→ **Tarefas a realizar**
1. No excerto sobre o artigo 333.º do Código Penal angolano, quem é o ministro da Justiça e dos Direitos Humanos?
2. Como fica em inglês esta frase do excerto sobre o Código Penal angolano: «Numa entrevista à Televisão Pública de Angola (TPA), o ministro angolano da Justiça e dos Direitos Humanos, Francisco Queiroz, atribuiu tais preocupações à má interpretação da lei.»?
====== Excerto do texto ======
Angola desdramatiza polémica sobre artigo 333.º do Código Penal
Luanda, Angola (PANA) – As autoridades angolanas desdramatizaram a polémica levantada em torno do artigo 333.º do novo Código Penal Angolano (CPA), amplamente criticado como uma ameaça à liberdade de expressão por punir o ultraje ao Presidente da República.
Numa entrevista à Televisão Pública de Angola (TPA), o ministro angolano da Justiça e dos Direitos Humanos, Francisco Queiroz, atribuiu tais preocupações à má interpretação da lei.
Segundo o governante, tem havido má interpretação de normas, porque a leitura de certos crimes é feita de forma isolada sem ter em conta a parte geral, que define o tipo de infrações e os fatores que afastam a culpa.
====== Registos extraídos ======
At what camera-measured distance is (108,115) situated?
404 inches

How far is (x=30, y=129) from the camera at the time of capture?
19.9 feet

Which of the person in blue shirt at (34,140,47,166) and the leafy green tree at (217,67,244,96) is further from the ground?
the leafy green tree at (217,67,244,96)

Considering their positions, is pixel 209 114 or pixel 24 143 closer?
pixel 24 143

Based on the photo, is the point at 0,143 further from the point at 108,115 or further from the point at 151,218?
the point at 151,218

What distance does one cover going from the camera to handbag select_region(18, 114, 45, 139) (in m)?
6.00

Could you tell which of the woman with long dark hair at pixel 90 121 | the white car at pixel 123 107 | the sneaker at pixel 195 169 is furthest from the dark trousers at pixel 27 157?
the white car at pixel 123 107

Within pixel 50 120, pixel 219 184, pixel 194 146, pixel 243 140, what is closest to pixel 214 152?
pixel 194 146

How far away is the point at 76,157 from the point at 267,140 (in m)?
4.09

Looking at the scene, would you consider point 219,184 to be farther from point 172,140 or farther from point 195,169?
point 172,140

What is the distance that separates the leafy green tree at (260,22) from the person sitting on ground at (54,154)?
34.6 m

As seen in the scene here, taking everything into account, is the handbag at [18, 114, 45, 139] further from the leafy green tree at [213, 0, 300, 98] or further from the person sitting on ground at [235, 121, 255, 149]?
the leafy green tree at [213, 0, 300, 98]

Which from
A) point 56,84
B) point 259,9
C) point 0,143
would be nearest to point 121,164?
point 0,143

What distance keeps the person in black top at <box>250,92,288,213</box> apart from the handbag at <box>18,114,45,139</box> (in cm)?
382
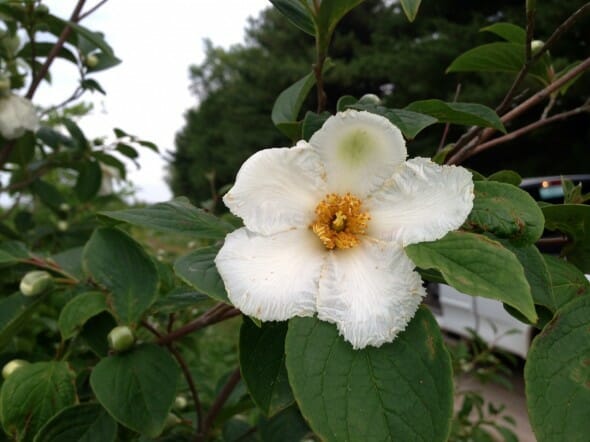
======
→ **Respostas por tarefa**
1. Francisco Queiroz.

2. In an interview with Televisão Pública de Angola (TPA), the Angolan Minister of Justice and Human Rights, Francisco Queiroz, attributed such concerns to a misinterpretation of the law.